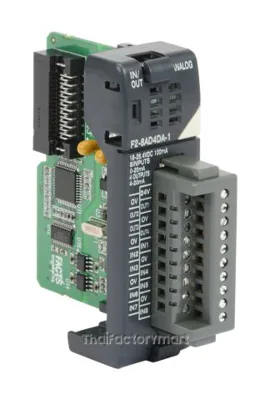 DirectLogic Series, DL205 Analog Modules, DL205 PLCs, Programmable Controllers F2-8AD4DA-1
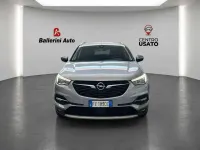 Usata Opel Grandland X Innovation 131 CV (96 kW) 2019 Grigio SUV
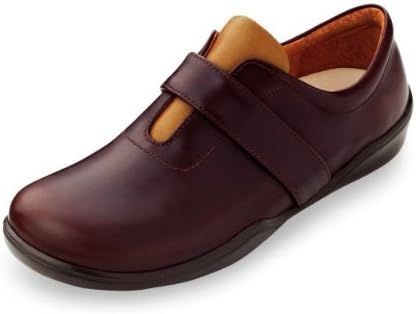 Birkenstock Footprints Tirano Leather Shoe (37 EU/US Women 6, Leather Pinecone/Mustard)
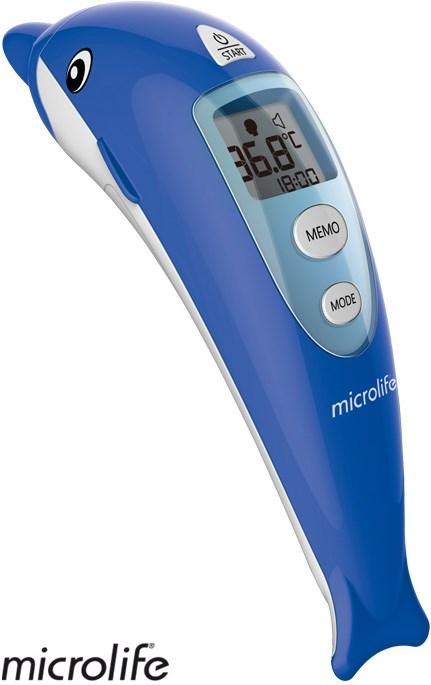 Produktbild Microlife NC 400 (Stirn, Berührungslos)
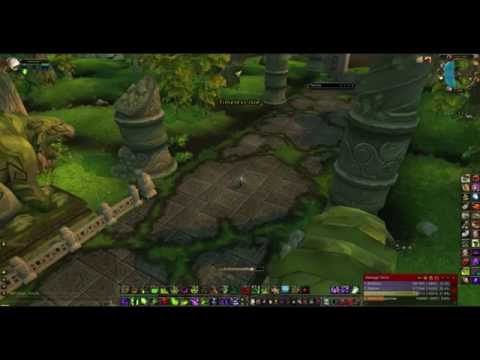 Quick Travel Timeless Isle easy mode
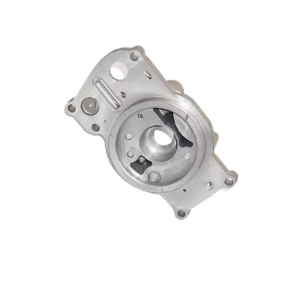 OEM Customized Precision Aluminum Alloy/Steel/Stainless Steel Machinery Parts Die Casting/CNC Machining Spare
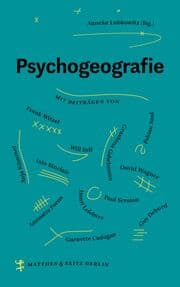 Cover von Psychogeografie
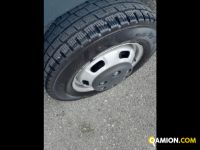 Iveco Mod. IVECO Vers. IVECO | Leggero Cabinato <= 35 q.li Cassone fisso con centina | INDUSTRIAL CARS S.P.A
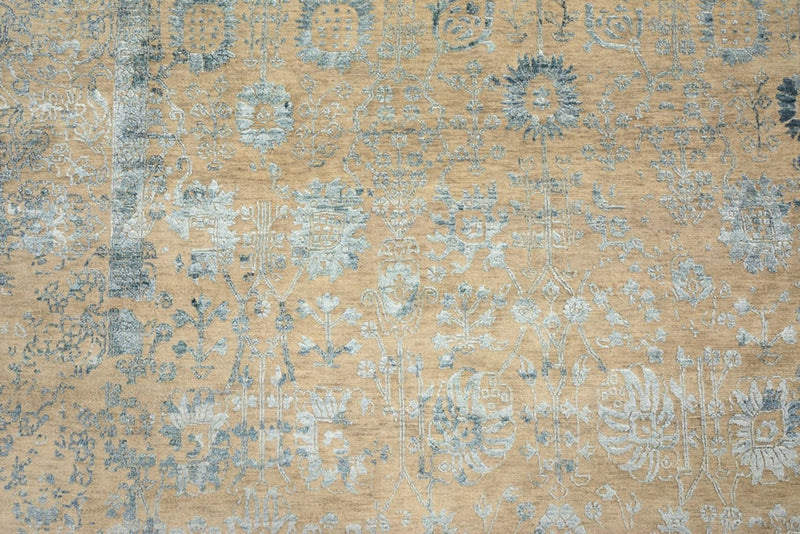 Designer tapijt - 337 x 246 cm - zand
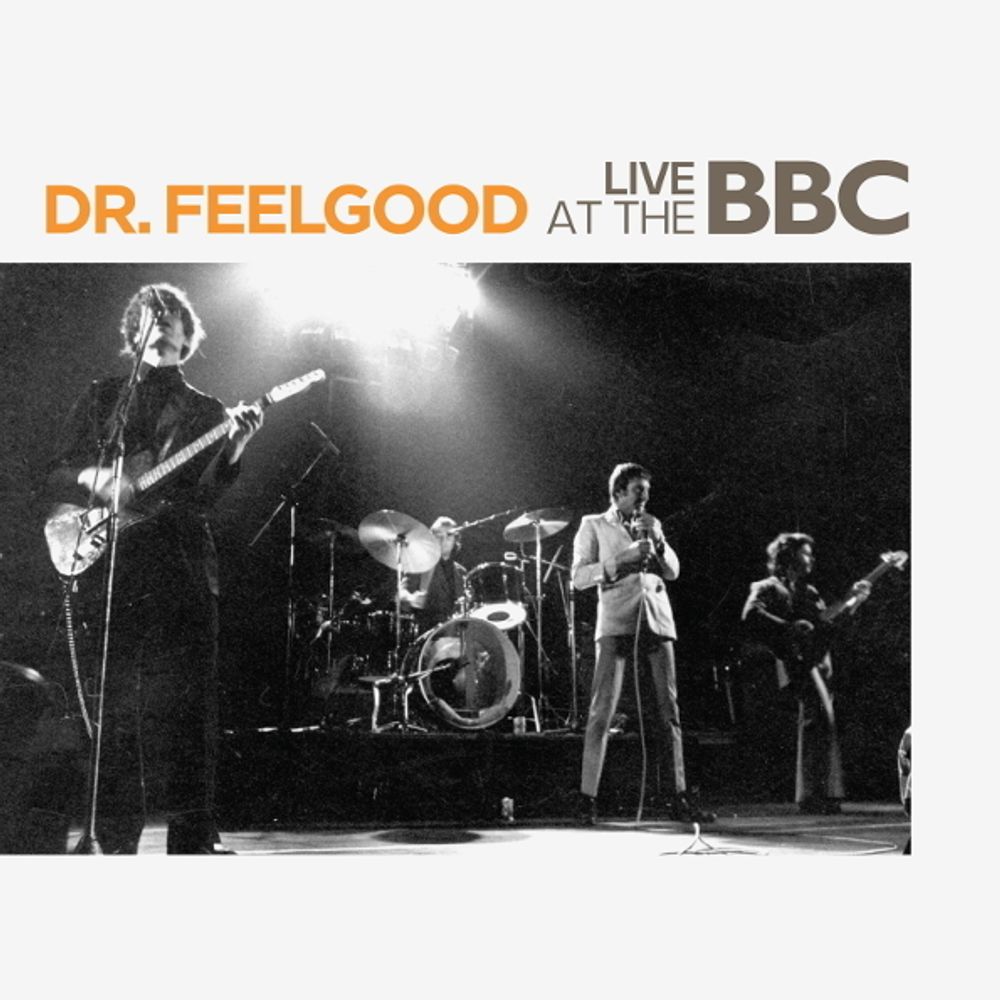 Dr. Feelgood / Live At The BBC (CD)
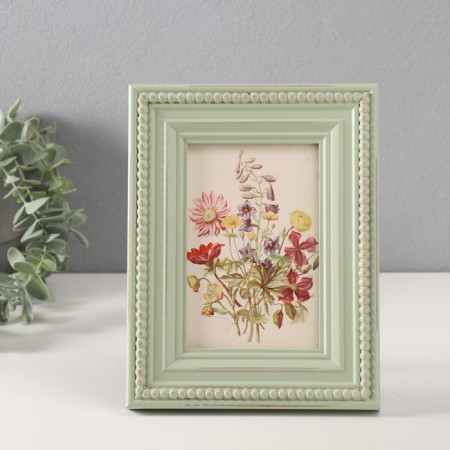 Photo frame Massif Pine 10x15 cm "Canta Beads" 2.4x17.2x22.4 cm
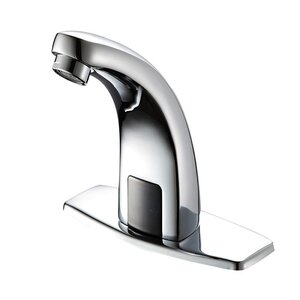 Изображение товара Смеситель для раковины Haiba HB523, сенсорный, хром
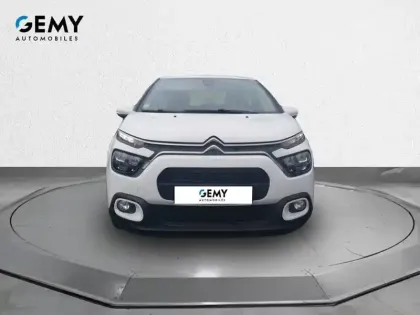 Photo 33 Citroën C3  PureTech 83 S&S BVM5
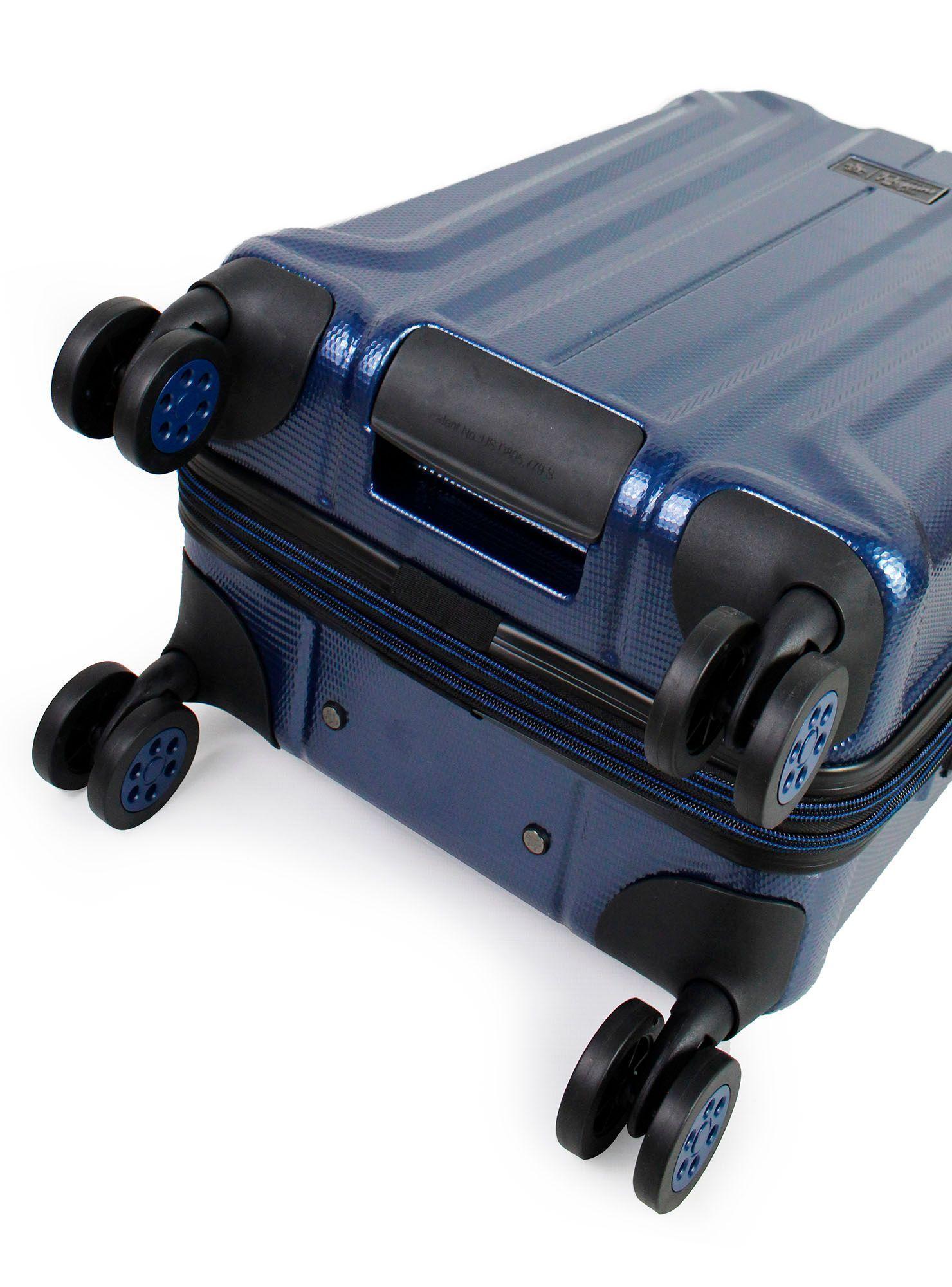 Maleta Cabina S Gibson Penguin Azul-3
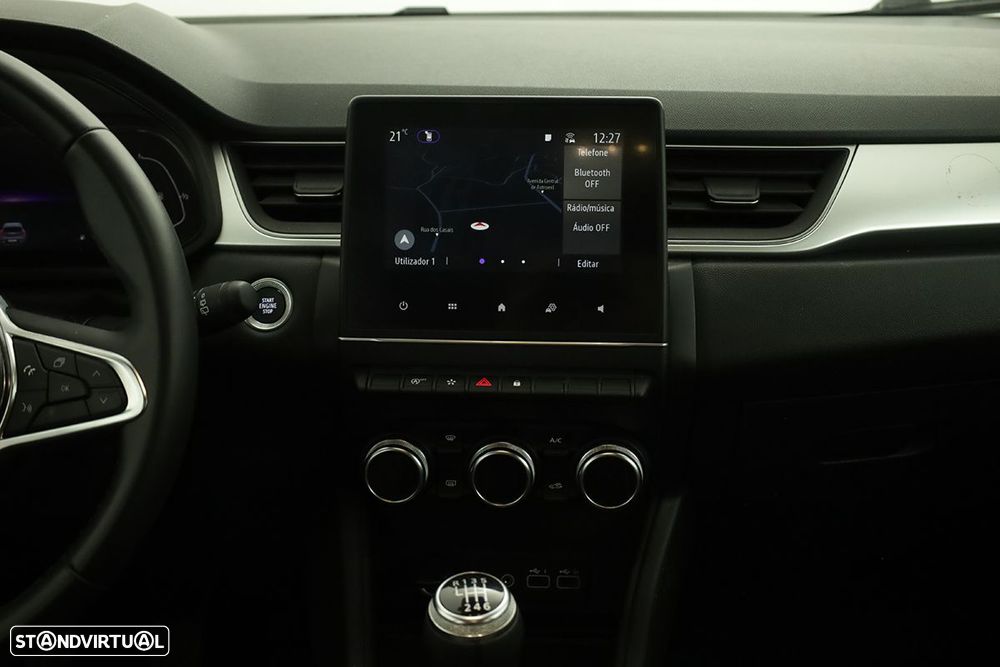 Renault Captur 1.0 TCe Techno - 8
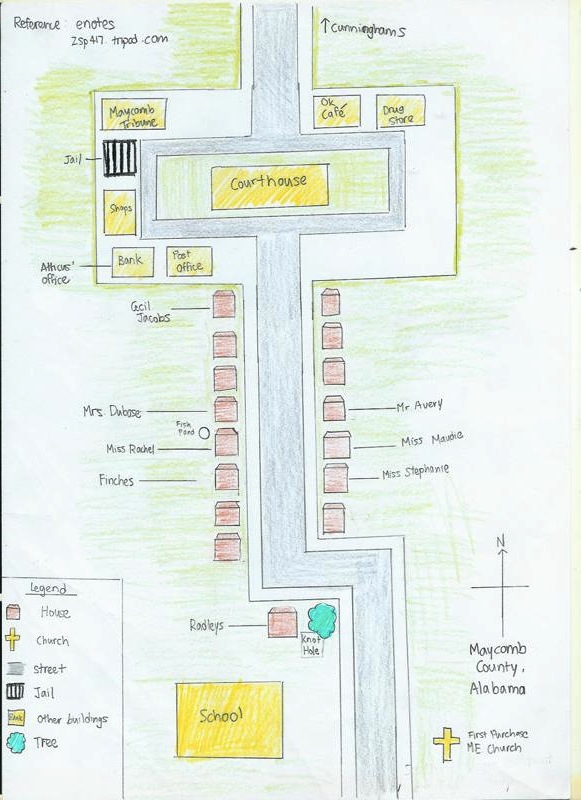 [TKAM+Map]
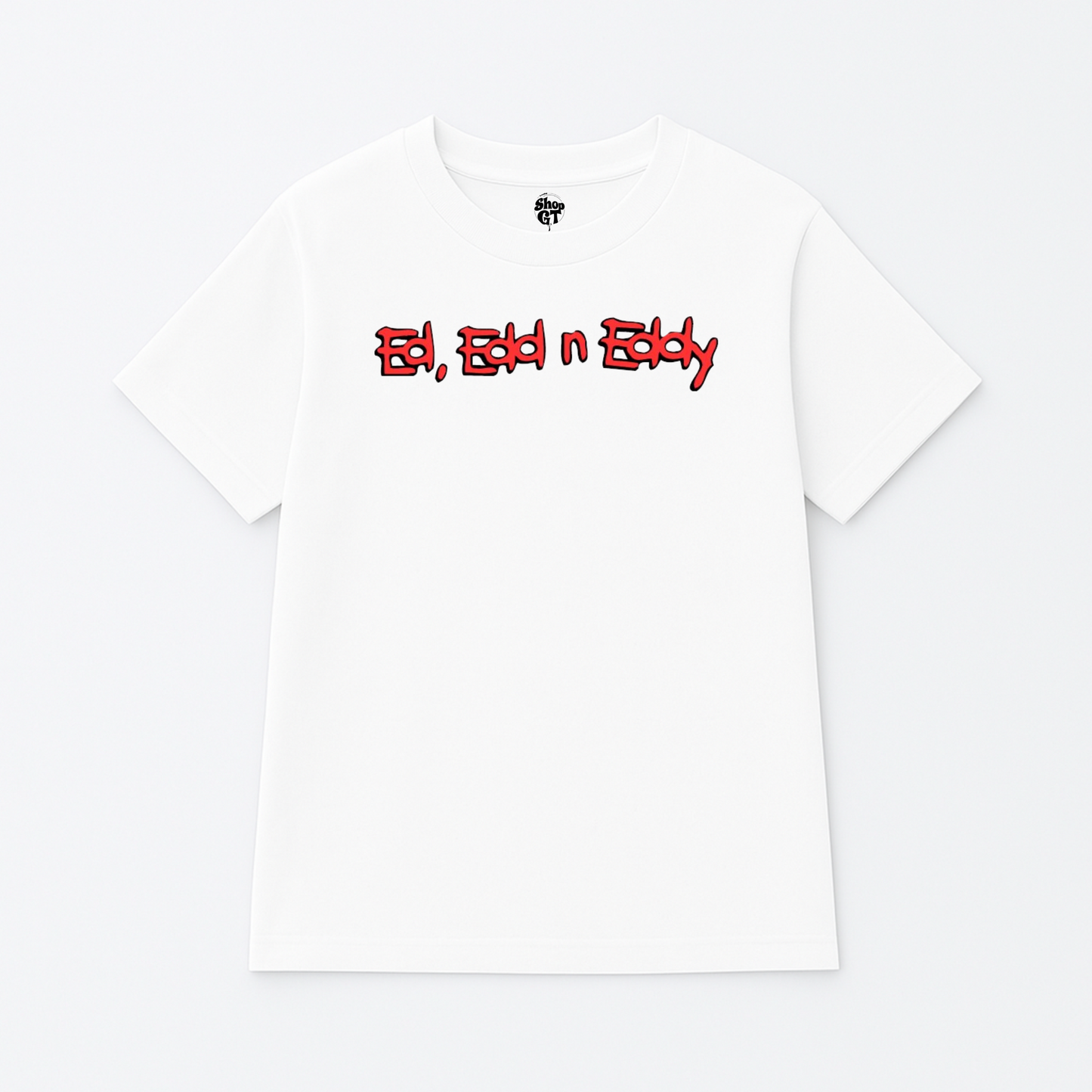 T Shirt Manga Corta Ed Edd N Eddy 2  | Cartoon Network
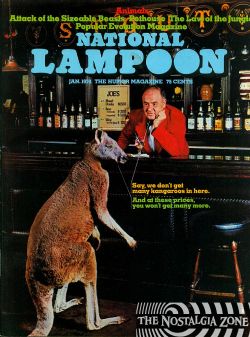 National Lampoon Volume 1 (1970) 46 (Jan. 1974)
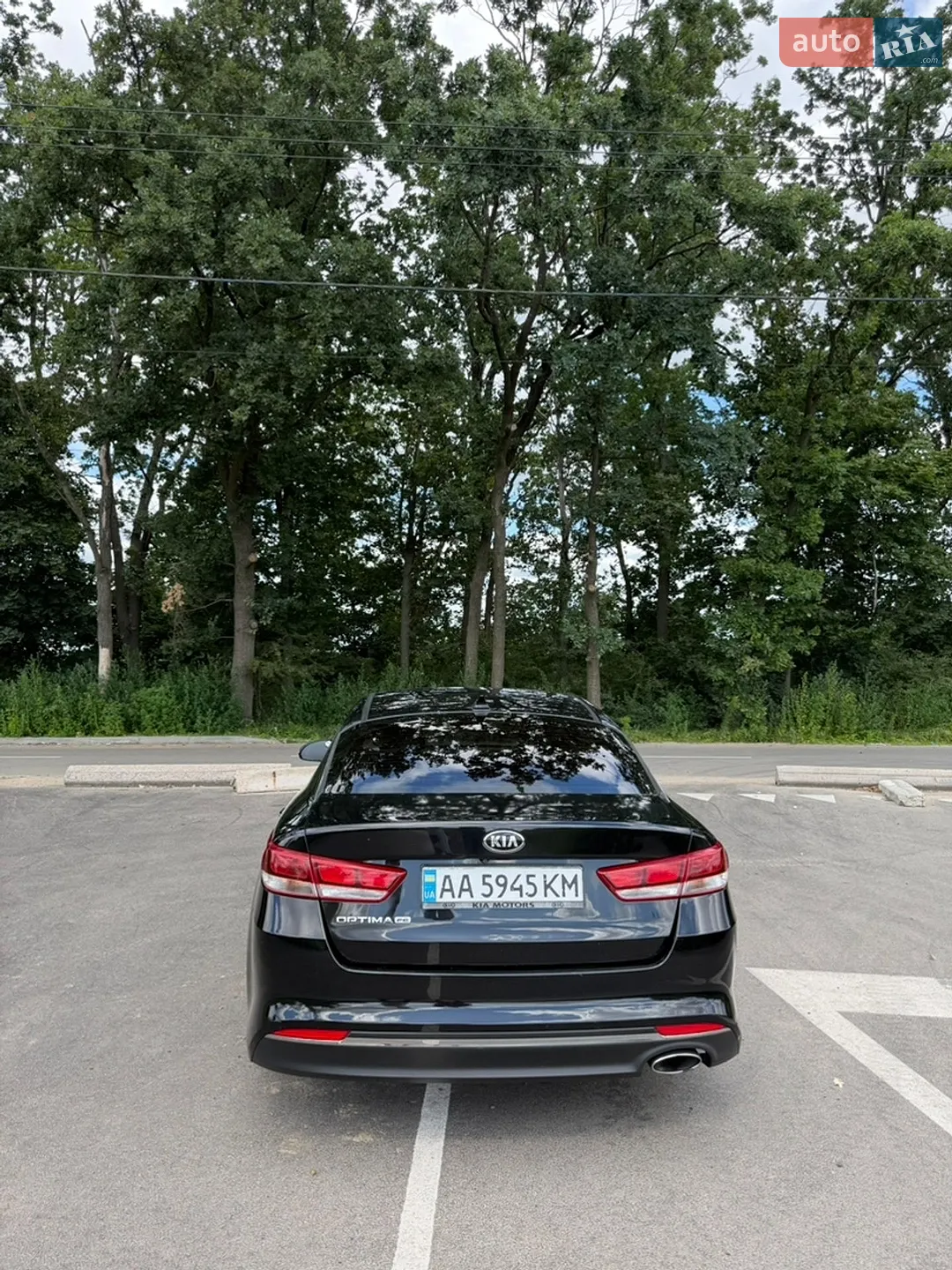 2016 Kia Optima - мініатюра 10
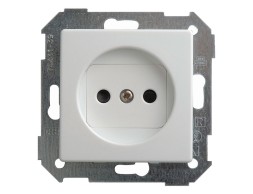 Base Bipolar Simon 82 Blanco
========================================
PROBLEM DETAILS:
Range to copy from the listing above: the line containing "OEM Customized Precision" down to the line containing "Dr. Feelgood / Live At The BBC (CD)", both included. Reproduce it exactly, minus the pictures, and add nothing.

ANSWER TO THE PROBLEM:
 OEM Customized Precision Aluminum Alloy/Steel/Stainless Steel Machinery Parts Die Casting/CNC Machining Spare
 Cover von Psychogeografie
 Iveco Mod. IVECO Vers. IVECO | Leggero Cabinato <= 35 q.li Cassone fisso con centina | INDUSTRIAL CARS S.P.A
 Designer tapijt - 337 x 246 cm - zand
 Dr. Feelgood / Live At The BBC (CD)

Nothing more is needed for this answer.